-- Request --
Pick up the news brief below about Campbell Soup closing its Columbus, Georgia, plant and extend it past its last sentence, leaving the data after it out of the continuation.

-- Extract --
>>>
Dive Brief:
- Campbell Soup is closing its manufacturing facility in Columbus, Georgia, by spring 2022, the soup and snack maker said in a statement. The 94-year-old facility is the company's oldest manufacturing plant, and was part of Campbell's 2018 acquisition of Snyder's-Lance. It had several ownership changes over the years; Lance acquired the Columbus operation in 2005, when it was known as Tom’s Foods.
- Campbell plans to shut the facility down in phases over the next 18 months. The plant currently employs 326 individuals who make candy, crackers, cookies, nuts and bars. The company is providing support, including severance or separation packages, career counseling and transition support to any affected employees.
- Plant closures have been common during the last several years as large CPGs look to cut costs and focus their production on more modern facilities.
Dive Insight:
In deciding to close the Georgia plant, Campbell Soup is coming to the realization that the facility's age had finally caught up with it. The nearly century-old plant also is being shuttered because demand has waned for some offerings produced there, the company said. Campbell will phase out the production of candy under the Lance brand and shift production of its higher-demand Lance, Emerald and Late July snacks across its Snacks division’s manufacturing network.
<<<
-- Data block --
>>>
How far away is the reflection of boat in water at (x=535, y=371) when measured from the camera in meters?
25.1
<<<
-- Exercise response --
“Closing one of our facilities is a very difficult decision," Valerie Oswalt, president of Campbell Snacks, said in a statement. "The Columbus plant is the oldest in our manufacturing network, making it difficult to retrofit."
The fact that a large CPG such as Campbell Soup is closing a plant is not uncommon in the food and beverage space. In the past, many companies have taken this approach to increase efficiencies and boost their bottom line. Nestlé, Kraft Heinz, TreeHouse Foods and General Mills are among the companies that have announced plant closures in the past few years.
It was reported last November that Mondelez International is considering closing biscuit manufacturing plants in Fair Lawn, New Jersey, and Atlanta as early as mid-2021. Mondelez said the two locations are no longer geographically strategic and the plants are facing operational challenges, including aging infrastructure that would require “significant investment” to be modernized.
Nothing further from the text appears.